After the Denver event, Kevin Kallstrom began spreading the word about the AARC’s Adopt-a-Company campaign to other Pepsi bottling plants around the country, and several plants in California have since hosted events of their own. “Our team here in Denver was blown away by the AARC and DRIVE4COPD showing at our health fair,” said Kallstrom. “It was a great day!”

Jason Moury notes that getting involved in Adopt-a-Company is a great way for respiratory therapists in any community to raise awareness of COPD while at the same time letting more people know who respiratory therapists are and what they do in the health care system. “Since there are 12 million people suffering from COPD and do not know it, our involvement could help change some lives by asking five easy questions.”

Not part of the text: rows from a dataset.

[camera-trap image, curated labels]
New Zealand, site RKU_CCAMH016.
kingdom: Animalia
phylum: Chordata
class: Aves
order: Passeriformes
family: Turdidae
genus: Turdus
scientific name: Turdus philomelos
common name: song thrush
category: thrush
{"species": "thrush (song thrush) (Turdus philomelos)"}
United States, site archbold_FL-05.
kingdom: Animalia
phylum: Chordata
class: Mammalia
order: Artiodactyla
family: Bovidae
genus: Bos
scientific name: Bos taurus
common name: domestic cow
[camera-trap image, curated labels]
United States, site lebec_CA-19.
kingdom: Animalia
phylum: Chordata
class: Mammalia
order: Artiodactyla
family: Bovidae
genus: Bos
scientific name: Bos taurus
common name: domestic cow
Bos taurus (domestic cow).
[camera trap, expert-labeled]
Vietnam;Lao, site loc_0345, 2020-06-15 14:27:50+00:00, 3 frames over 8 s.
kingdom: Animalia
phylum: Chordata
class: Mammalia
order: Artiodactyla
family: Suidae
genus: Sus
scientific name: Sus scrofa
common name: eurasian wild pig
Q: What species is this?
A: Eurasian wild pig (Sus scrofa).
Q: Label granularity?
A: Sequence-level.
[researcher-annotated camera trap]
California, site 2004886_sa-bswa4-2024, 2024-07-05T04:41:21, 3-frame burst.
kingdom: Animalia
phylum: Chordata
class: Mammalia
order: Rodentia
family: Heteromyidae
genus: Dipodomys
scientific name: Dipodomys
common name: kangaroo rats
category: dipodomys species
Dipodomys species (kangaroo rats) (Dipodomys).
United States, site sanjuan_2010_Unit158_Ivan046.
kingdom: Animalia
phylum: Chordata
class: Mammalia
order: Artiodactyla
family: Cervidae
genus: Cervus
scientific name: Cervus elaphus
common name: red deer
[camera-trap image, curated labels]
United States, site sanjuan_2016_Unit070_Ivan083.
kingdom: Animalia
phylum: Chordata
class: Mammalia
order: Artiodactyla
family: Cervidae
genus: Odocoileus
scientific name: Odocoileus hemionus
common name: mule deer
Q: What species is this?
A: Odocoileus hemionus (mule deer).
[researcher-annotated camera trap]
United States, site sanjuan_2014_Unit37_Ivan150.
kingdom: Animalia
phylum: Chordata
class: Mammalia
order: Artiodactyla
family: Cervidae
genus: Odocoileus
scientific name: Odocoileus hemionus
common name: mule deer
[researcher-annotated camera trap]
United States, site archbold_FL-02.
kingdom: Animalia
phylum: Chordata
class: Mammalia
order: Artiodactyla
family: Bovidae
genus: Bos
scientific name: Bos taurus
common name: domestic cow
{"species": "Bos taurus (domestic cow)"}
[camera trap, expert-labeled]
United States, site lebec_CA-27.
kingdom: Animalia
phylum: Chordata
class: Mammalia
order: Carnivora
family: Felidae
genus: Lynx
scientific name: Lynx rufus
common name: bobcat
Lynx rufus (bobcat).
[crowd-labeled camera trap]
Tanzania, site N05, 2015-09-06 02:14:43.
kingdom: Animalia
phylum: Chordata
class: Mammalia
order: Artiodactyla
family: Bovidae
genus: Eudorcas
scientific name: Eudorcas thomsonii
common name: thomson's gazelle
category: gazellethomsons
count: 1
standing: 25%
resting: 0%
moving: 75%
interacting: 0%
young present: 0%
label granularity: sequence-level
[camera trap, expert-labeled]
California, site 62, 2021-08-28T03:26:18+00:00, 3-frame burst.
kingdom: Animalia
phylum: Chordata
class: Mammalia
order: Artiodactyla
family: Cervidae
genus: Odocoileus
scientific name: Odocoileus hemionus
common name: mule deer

Toolkit has everything you need

Respiratory therapists are encouraged to get involved in the AARC’s DRIVE4COPD Adopt-a-Company campaign. Connecting with a local company through this campaign is easy. Everything you need to contact your company and set up a screening can be found in the Adopt-a-Company Toolkit, including:

  • Template letters and emails to make initial and follow up contact with your business
  • Press releases you can customize to let your local media know you are reaching out to help raise awareness of COPD and provide free screening for people at risk
  • Newsletters and other materials about COPD and lung health you can send out to the employees at the companies you adopt
  • And of course, the five-question COPD risk screener, to use for actually screening people for the condition.

“The AARC and the COPD Foundation saw the success with the 2011 Adopt-a-Company initiative and knew that there was still more work to be done,” Moury notes. “That is why for 2013 we brought it back with the goal of screening more and driving to raise awareness.” The 2013 campaign has already generated a lot of interest from AARC members, many of whom have already started planning their adoptions.